Sun Ning said, “I’m your high school English teacher, Sun Ning.”
The person on the other end went silent.
Sun Ning continued, “I want to ask you something.”
The person’s tone noticeably changed, as if trying to smooth over the awkwardness: “Is… is that so? What would you like to ask me, Teacher?”
After being tempered by society, the person had become much more docile and composed.
Sun Ning asked, “How much do you know about Li Hao’s situation?”
The person on the other end became visibly uncomfortable, handling the awkwardness with a typical adult’s way of diffusing it.
However, there was no sense of guilt or remorse.
“Teacher Sun, we were all wrong to you back then.” The apology was said lightly, almost as if it meant nothing.
“Wrong about what?”
The person went silent again.
Sun Ning said, “All these years have passed. If I was too strict with you back then, then I’ve already been punished.
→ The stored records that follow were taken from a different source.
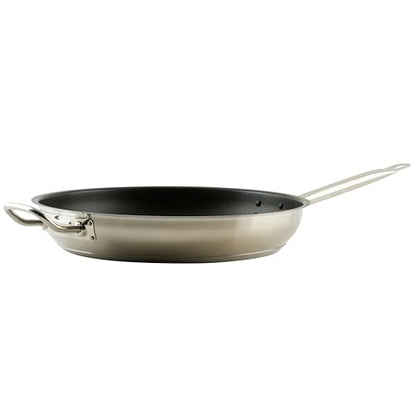 Winco Commercial-Grade Stainless Steel Fry Pan with Helper Handle, Non-Stick, 14"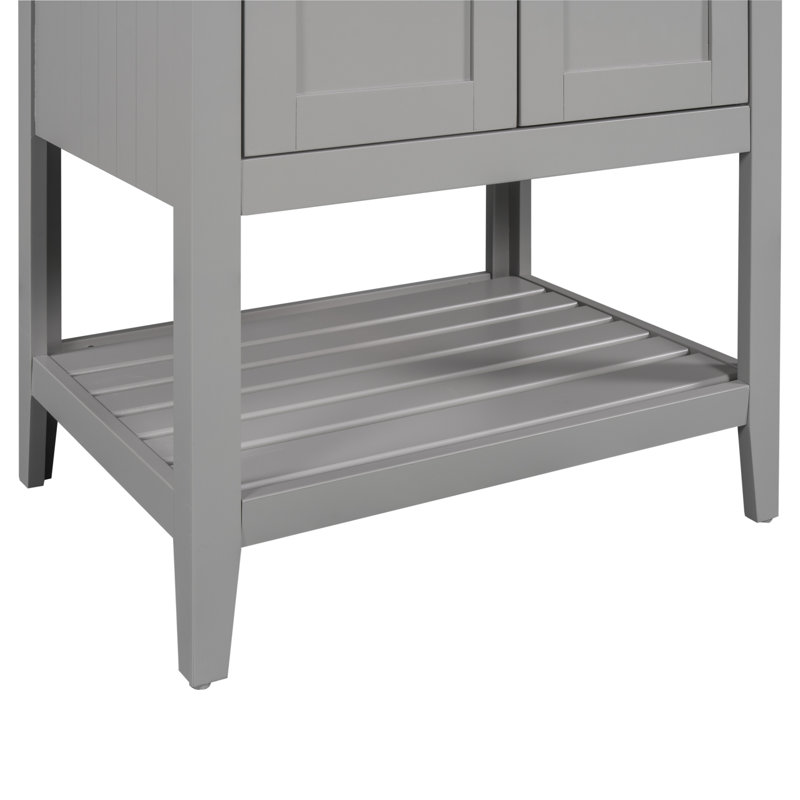 Meuble-lavabo 24 po avec lavabo en céramique, Gris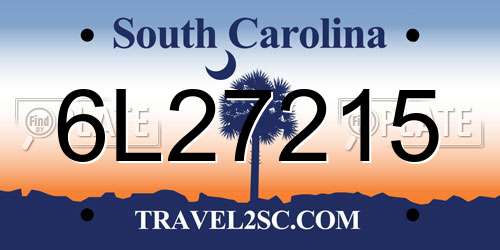 6L27215 South Carolina License Plate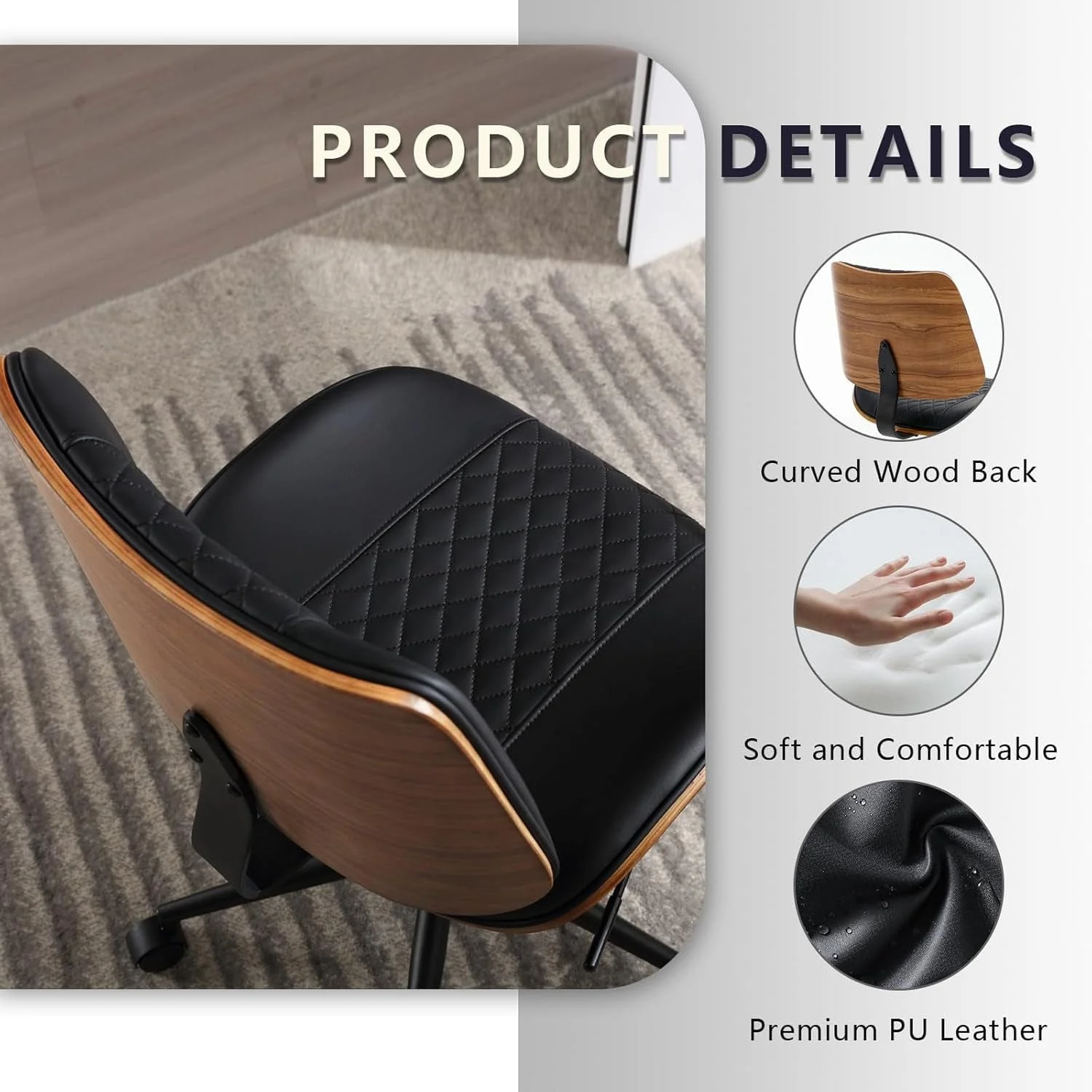 Home Office Chair No Arms with Wheels, Adjustable Height Small Desk - Image 3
I have the right to know the truth.”
“You’re an adult now. Do you think I was wrong back then?”
“You can speak now, it won’t harm you in any way.”
Only then did the person attempt to sound casual, as if trying to play down the matter: “At that time, Li Hao just wanted to play a prank and scare you.”
He spoke with the typical skill of a middle-aged man trying to downplay a big issue.
“The rest was an accident, and we were also upset for a long time. I didn’t do well in the college entrance exams because of this.”
One joke. One person lost their life. The other carried the weight of taking a life.
Sun Ning didn’t feel any relief.
She leaned back in her office chair, feeling a deep soul weariness.
This was the truth she had wanted to know but never dared to think about.
In fact, people had always known.
The person on the other end continued explaining: “We were young and didn’t understand, we didn’t realize your concern. Now that I have children, I know how foolish we were.”
Sun Ning remained silent.
The person on the other end continued talking, as if desperate to prove that he had matured and become stable.
Sun Ning asked again, “Did Zhao Laoshi participate in your plan?”
The person replied, “No, Zhao Laoshi didn’t participate.”
Sun Ning then asked, “How did you know which university I attended?”
“Zhao Laoshi told us,” came the reply.
“My former school and my students’ grades, was that also something Zhao Laoshi told you?”
The person confirmed it.
Suddenly, Sun Ning realized something. She said, “If Zhao Laoshi didn’t participate in your plan, how did the suicide note end up in his hands?”
“We don’t know,” came the reply. “That suicide note was supposed to be given to the principal. We forgot when we were leaving.” The person paused, thinking back, “We ran into Zhao Laoshi when we were going downstairs. We told him about Li Hao wanting to commit suicide.”
“That was probably when Zhao Laoshi went upstairs to persuade Li Hao and took the suicide note.”
At that moment, her phone beeped. She opened it without thinking, forgetting that she was still on the call.
It was a message from Li Xun.
“Teacher, the more I think about it, the more I feel that Li Hao might have been killed by Zhao Laoshi himself.”
With this combination of revelations, Sun Ning could no longer view Li Xun as just an ordinary high school student.